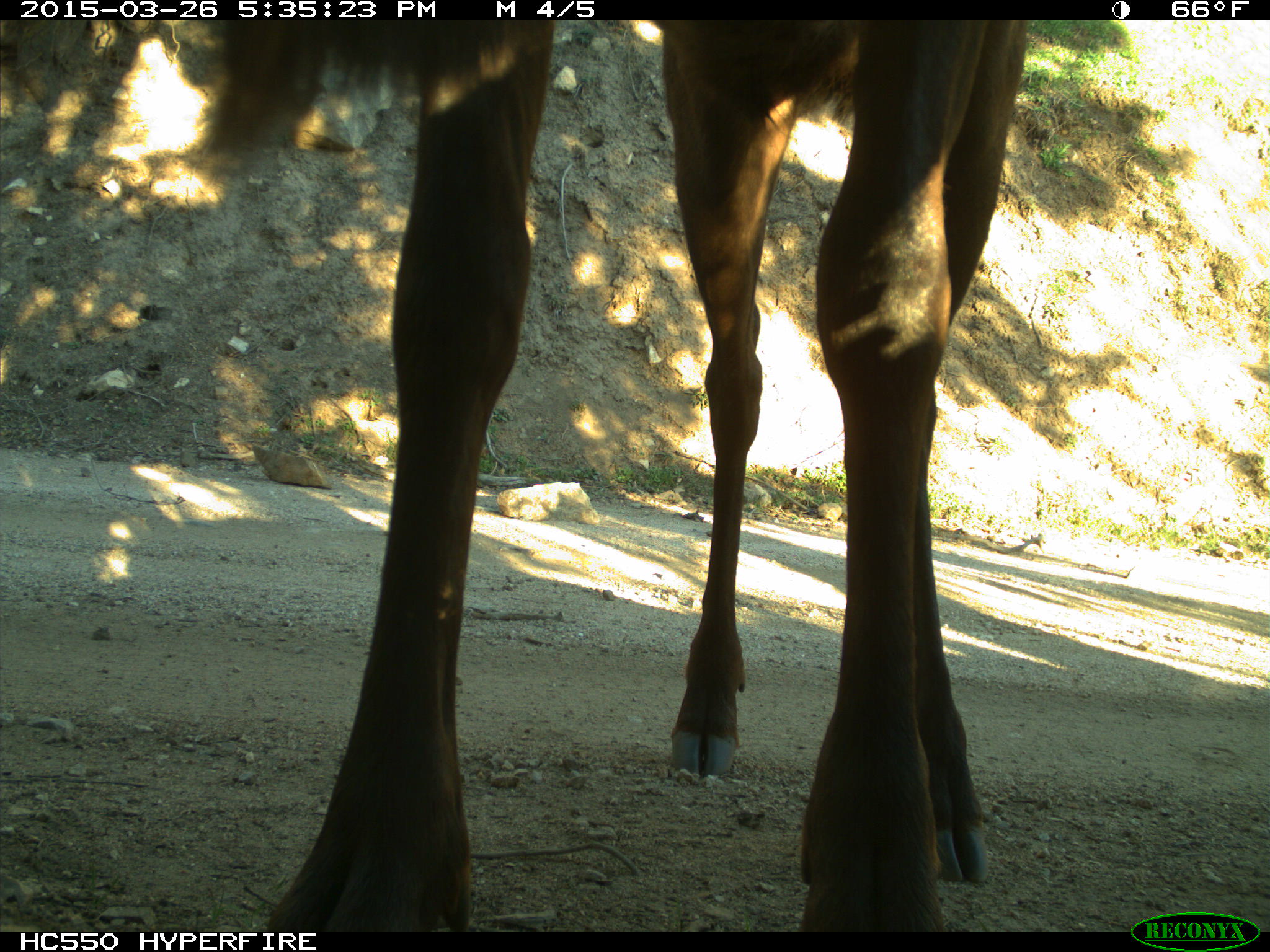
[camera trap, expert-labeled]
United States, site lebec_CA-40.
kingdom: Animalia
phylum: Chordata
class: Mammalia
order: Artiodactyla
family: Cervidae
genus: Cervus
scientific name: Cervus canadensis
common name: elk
━━━
Without including any picture, set down every line above exactly as it stands.

= RESPONSE AREA =
[camera trap, expert-labeled]
United States, site lebec_CA-40.
kingdom: Animalia
phylum: Chordata
class: Mammalia
order: Artiodactyla
family: Cervidae
genus: Cervus
scientific name: Cervus canadensis
common name: elk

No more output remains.